** BEGIN Reading passage **
Monday, December 21, 2020

I worry.

I worry one day Middle will tell someone the bruises came from me.

I worry that she will tell someone that the bruises came from me and they will take my children away.

I worry that all the time and energy I've spent trying to help her and her brothers will be for nothing.

I worry that someone WILL actually hurt my babies and I will not be able to do anything.

I worry that Middle and Little will be institutionalized because I missed some vital clue that I could have seen if I had just been present instead of at work.

I worry that I will have a position forced upon me at work that will rob me of more time from them.

I worry that there will never be enough time to undo the harm that was done to them before I was able to use my voice.

I worry that the 36 hours they're not in my home every two weeks, that they are putting words in their mouths and giving wings to false accusations.

I worry that no amount of sugar coating and biting my tongue will save me from the snakes lying wait.

I worry like I'm getting paid to do so.

***

We went to Callaway Gardens tonight. I'm sure it was beautiful, but instead I was too busy sobbing silently in the dark of my mother's SUV to notice the scenery surrounding us. In my 38 years on this earth, 34 of which was spent here in South Atlanta, I had never been to the Christmas Lights show at the Garden. Nor do I think I've ever actually BEEN to Callaway Gardens.
** END Reading passage **
** BEGIN Raw data **
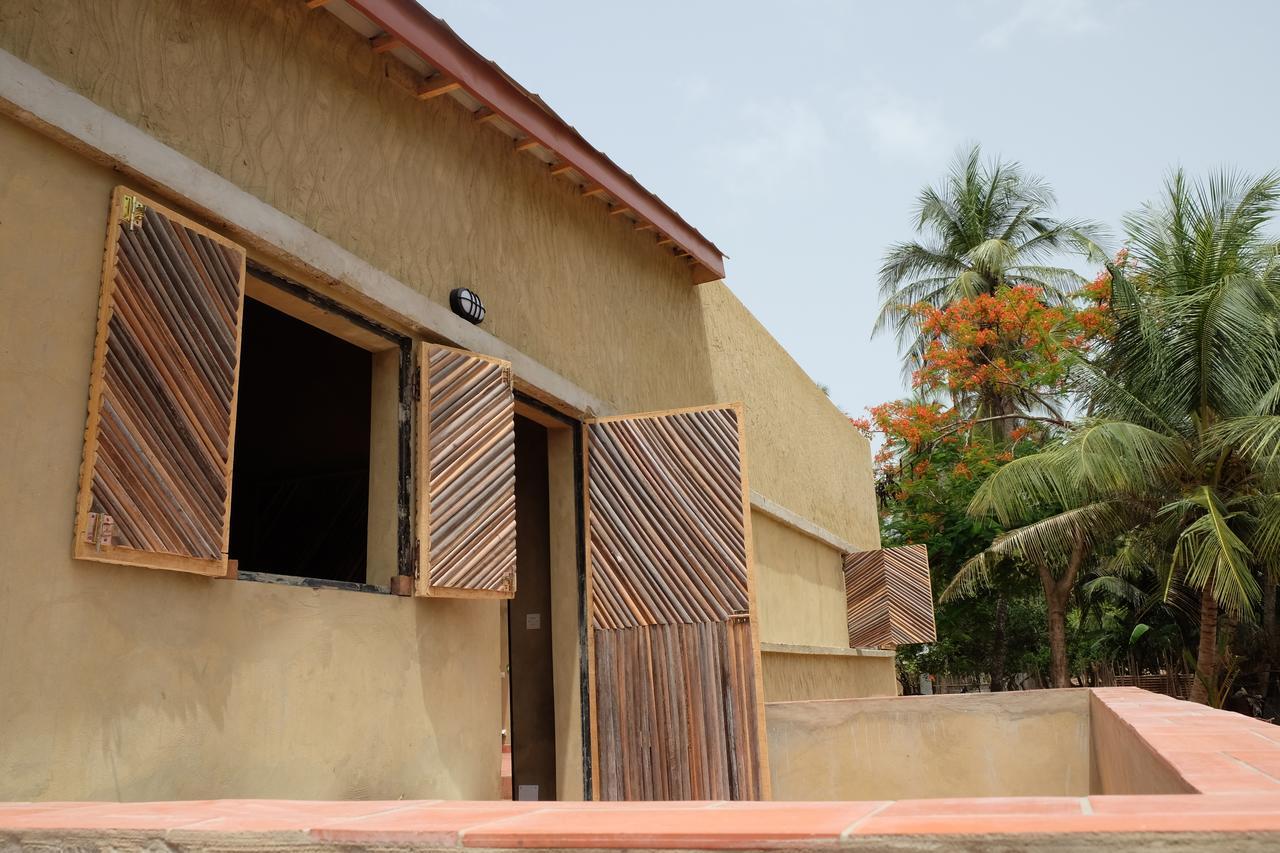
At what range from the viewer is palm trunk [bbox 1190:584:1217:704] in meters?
11.9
** END Raw data **
■ **Written problem 1**: In the blog post, where did the writer go on the night described?
■ **Written problem 2**: Write out the stretch of the blog post from "I worry that she" through "use my voice.", replacing "work" with "the office".
Nothing asked here draws on the data.

■ **Complete answer 1**: Callaway Gardens.

■ **Complete answer 2**:
I worry that she will tell someone that the bruises came from me and they will take my children away.

I worry that all the time and energy I've spent trying to help her and her brothers will be for nothing.

I worry that someone WILL actually hurt my babies and I will not be able to do anything.

I worry that Middle and Little will be institutionalized because I missed some vital clue that I could have seen if I had just been present instead of at the office.

I worry that I will have a position forced upon me at the office that will rob me of more time from them.

I worry that there will never be enough time to undo the harm that was done to them before I was able to use my voice.